“I Do Not Choose To Make An Offer Today.”

I have had my fair share of Go Daddy “Domain Buy Service” offers that cost $69.99 per domain, plus commission. And I also had a few Certified Offers through Network Solutions that cost $19 per offer plus a percentage of the final agreed upon sales price.

Today I got an anonymous offer from Domain Agents. Their service costs $49.95 plus a 10% fee.

The offer was from a woman in the US and her offer was $199. My domain is nothing great but I don’t sell domains at $199. Not even $500 that was her next offer. At that price it costs me more to sell than to let it expire. Escrow fees, bank fees, other misc fees and my accountant fees, not to mention my time that is the most important quickly add up. And of course I think that the domain is worth at least $2,500.

Somehow I got her email address (it was pretty easy actually) and emailed her direct. I told her my price and she replied:

Thank you; however I am not interested at that price.
Contact me again if the price gets in my range.


I then asked her “What is your highest offer?”. She said:
I do not choose to make an offer today.

My reply just came naturally:

Yes, it would be better if you didn’t.

Seriously, who are these people that spend $50 to make a $199 offer? Do they think that it costs $50 to make an offer on a domain name while the domain name doesn’t cost anything? I don’t get it. Maybe some other day…


About Konstantinos Zournas

I studied Computer Engineering and Computer Science in London, UK and I am now living in Athens, Greece. I went online in 1995, started coding in 1996 and began buying domain names and creating websites in 2000. I started the OnlineDomain.com blog in 2012.


  1. Spending $50 to make $199 offer is just nonsense. Such people don’t actually understands the actual value of domain names.

  2. Try doing some outbound marketing, see the reg-fee quality domains these companies use, offer a lease option of $25-$100 monthly depending on the domain which is peanuts for any real business and yet having worked in corporate finance/accounting you know the sort of expenses a real company incurs to operate and it is amazing how little value is placed on domain names by the typical individual outside this industry.

    I recall an end user offering me $50 for a two-word nine-character .COM several weeks ago (unsolicited offer by the way).

  3. Talking about offers; Got today an offer for a very good domain of XX usd from some one in Africa. I’m not sure if he was just trying his luck or serious, but i countered with 1,000,000 usd to make a point 🙂

    As for brokers in general; In my opinion most are just waiting for users to show interest and then they work the deal. I wish there were more brokers who specialize in reaching out to potential clients, do outbound calls, do research etc. There are a couple as far as i can see, but those are still busy offloading their .com portfolios 🙂

  4. *

    Yesterday, I got an offer via Go Daddy’s Domain Buy: a whopping $150.00.
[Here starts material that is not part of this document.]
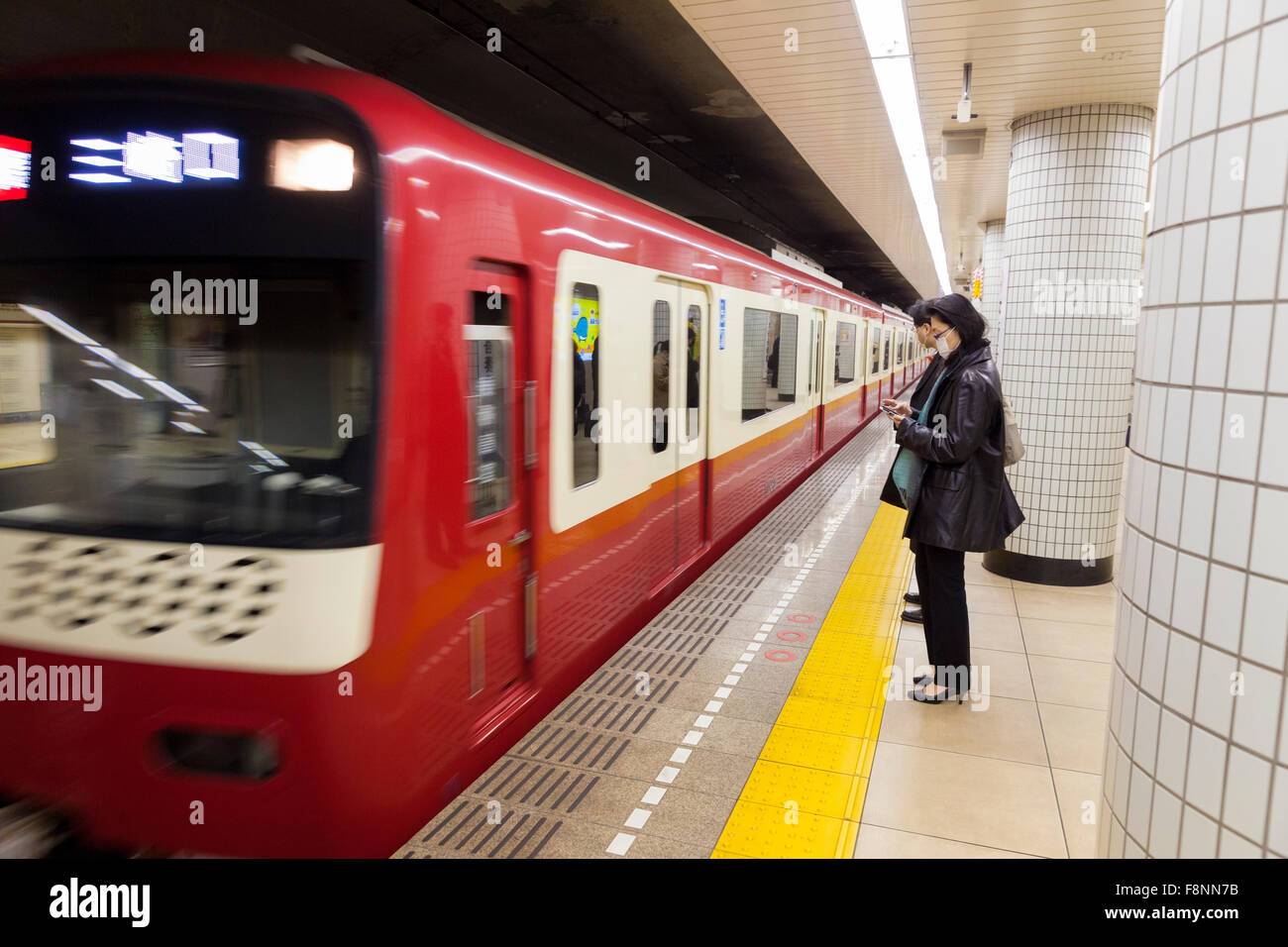 A Japanese woman waiting in the underground for a passing train Stock Photo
    The domain in question is worth at least mid 4 figures.


  5. Do people know whois? Do they make any research? When I want to buy anything I do research on the prices.
    Probably the only research they do is going at Go Daddy and entering an arbitrary domain and getting that price…
    These people are plain stupid. Period.

    And no they are not trying to be anonymous.

  6. All of this turmoil is easily remedied by using Buy-It-Now prices.

    With BIN pricing, all these cheapo people immediately disengage when they see the seemingly high price and never even bother you with an offer.

    In contrast, the people who see the value — and have the capital — will pay the BIN price outright or reach out and try to negotiate for 50% to 70% of the BIN price.

    It’s always easier for a buyer — especially an end user not familiar with domain names — when they can see the price up front. Knowing the price, they can do some thinking about it, re-sort their budget priorities, find additional budget dollars, borrow money, etc. They start thinking about what it is that they can do to afford that price right now. That’s a much better position for a seller to be in when dealing with a buyer.

    Absent a BIN price, there’s too much friction involved in the buying process for the buyer — find out the mysterious seller, try to make contact with him, make some kind of offer that seems pretty good (10x or 30x reg fee feels pretty generous to a neophyte buyer), take the verbal incredulity from the seller after making the offer, feel like the seller is retaliating by throwing out a random price of $XX,000, etc. It’s too much friction. It’s a protagonist vs. antagonist situation. It’s not good for the seller who’s looking to generate cash flow from his or her domain portfolio, like a real business would.

    It’s easier to: 1) know your costs; 2) figure out your minimum ROI% you’d be happy with on any domain name you’re trying to sell; 3) compute your BIN price accordingly, given your own purchase price plus 20% trading costs; 4) promote your domain name at the BIN price in all the right places, including on the home page of the domain name; 5) wait for and/or actively engage prospective buyers (yes do some marketing); and 6) make it easy and friendly for the prospect to buy your domain name.

    Don’t waste time psyching yourself out about selling “too low” to someone else who’s going to flip your domain name for millions of dollars to someone else. Determine what your minimum ROI% is for any domain name sale and price accordingly. When it sells at the price, be excited that you got your minimum ROI%. Moreover, be excited that you turned that virtual rental asset into cold, hard cash — which, after all, is the name of the game when it comes to domain name trading. Merely maintaining a domain name portfolio like a postage stamp or butterfly collection is a hobby, not a business. Buy great domain names at great prices and then go to market!

  7. Simply include a link to the weekly dnjournal sales report to demonstrate the true value of domains, cheers

  8. Schwartz's Anus

    I think you idiots never learn

    You must qualify any inquirers by getting rid of the timewasters ASAP – without getting into a protracted to & fro dead end

    Waste of time & energy dealing with those who will never see the value

    As simple F U works best…LOL

    • Thanks for the idiots part Anus.

    • *

      A little quick on the trigger, eh?

      A “time waster” could be your next big sale, but you wouldn’t know, because you’re too busy saying “F U.”

      Well, I’d rather sell domains than yelling at potential customers, even if they are being a$$ hats.

      I get my aggression out by yelling at the computer and stomping around, but even when someone is nasty or tiresome, I just let it go, and, sometimes, they come back, hat in hand.